How Chinese Words Work

how Chinese words work

Word Structure: Verb-How 补充式

This is part 3 of an 8-part series exploring all 7 types of Chinese compound words. This is part 3 – How Chinese Words Work. Click below for the other parts:

Part 1 – Part 2 – Part 3 – Part 4 – Part 5 – Part 6 – Part 7 – Part 8

Verb-How & Generalising 补充式

These words are also mostly Verbs, but the second morpheme explains the result of the verb. How did you eat 吃 chī?I ate well 吃好 chīhǎo. 吃 is the verb, and 好 is the result of the verb. When these words are nouns, they are referring to the broad scope of all of the nouns.

Action-Result

说明 shuōmíng

Verb: to speak. The result of your speaking? Clarity 明. Definition: Explain

消灭- xiāomiè

Verb: to exterminate 消. The result of your attempt at extermination? to the point of extinguishing 灭. Definition: Wipe Out

寄出- jìchū

Verb: to mail 寄. The result of your mailing? You mailed it out 出.

作出- zuòchū

Verb: to do or make 作. The result of your making something? It was created 出.

过来 guòlai

过去 guòqu

 

上来 shànglái

上去 shàngqù

 

下来 xiàlái

下去 xiàqù

 

回来 huílái

回去 huíqù

回到 huídào

进来 jìnlái

进去 jìnqù

 

出来 chūlái

出去 chūqu

来到 láidào

起来 qǐlái

  

 All of these are directional verbs like Cross (过), Go Up (上) or Return (回).

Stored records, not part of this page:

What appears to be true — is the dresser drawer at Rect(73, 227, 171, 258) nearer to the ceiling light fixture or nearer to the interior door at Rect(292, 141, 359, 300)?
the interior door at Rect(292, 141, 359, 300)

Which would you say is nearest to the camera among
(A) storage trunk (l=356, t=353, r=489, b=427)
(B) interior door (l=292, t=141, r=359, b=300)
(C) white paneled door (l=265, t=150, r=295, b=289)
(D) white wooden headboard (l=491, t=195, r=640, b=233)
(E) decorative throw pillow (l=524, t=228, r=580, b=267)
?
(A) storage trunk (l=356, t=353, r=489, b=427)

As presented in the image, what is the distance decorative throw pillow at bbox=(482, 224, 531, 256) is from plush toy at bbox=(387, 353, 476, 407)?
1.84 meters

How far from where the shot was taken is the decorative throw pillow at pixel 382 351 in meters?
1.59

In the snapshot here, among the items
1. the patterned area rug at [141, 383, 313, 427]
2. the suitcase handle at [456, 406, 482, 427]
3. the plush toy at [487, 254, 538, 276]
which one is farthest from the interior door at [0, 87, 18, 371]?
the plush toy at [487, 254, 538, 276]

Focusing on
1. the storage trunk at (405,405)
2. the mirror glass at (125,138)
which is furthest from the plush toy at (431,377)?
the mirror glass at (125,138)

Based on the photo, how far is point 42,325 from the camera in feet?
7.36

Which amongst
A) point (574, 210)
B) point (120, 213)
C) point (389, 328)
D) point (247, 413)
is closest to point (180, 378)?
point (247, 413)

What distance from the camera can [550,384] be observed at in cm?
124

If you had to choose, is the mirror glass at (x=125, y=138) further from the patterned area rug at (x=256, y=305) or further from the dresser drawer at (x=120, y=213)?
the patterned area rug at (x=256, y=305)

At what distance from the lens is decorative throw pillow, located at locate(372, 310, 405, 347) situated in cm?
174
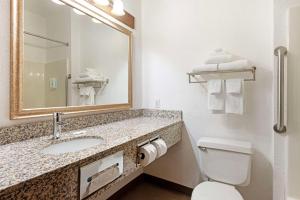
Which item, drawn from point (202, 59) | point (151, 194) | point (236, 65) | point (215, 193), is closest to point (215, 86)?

The second morpheme is the result of the verb, like Come, Go, or Arrive 来,去,到.

Generalizing Nouns

These are a particular sub-set of verb-how words that are technically in the same category, but we thought we’d keep them separate here. As shown in the example in the introduction above, these words’ first morpheme is a noun and the second morpheme is the measure word for that noun. This signifies that the word refers to all of a particular noun, as opposed to a specific number.

车辆- chēliàng

All cars or vehicles, no one specific car or set of vehicles.

人口- rénkǒu

The population of a place, AKA not one specific person.

书本- shūběn

Books in general, not any individual book

马匹- mápǐ

Horses in general

船只- chuánzhī

Shipping Vessels in general

枪支- qiāngzhī

Guns in general

事件- shìjiàn

An event, but broader than 事情 (shìqíng) which could be very specific. For example, World War 2 was a 事件, but a single instance of Winston Churchill sending out an order during WW2 is a 事情.

纸张- zhǐzhāng

Paper in general

There you go, now you know more about how Chinese words work already.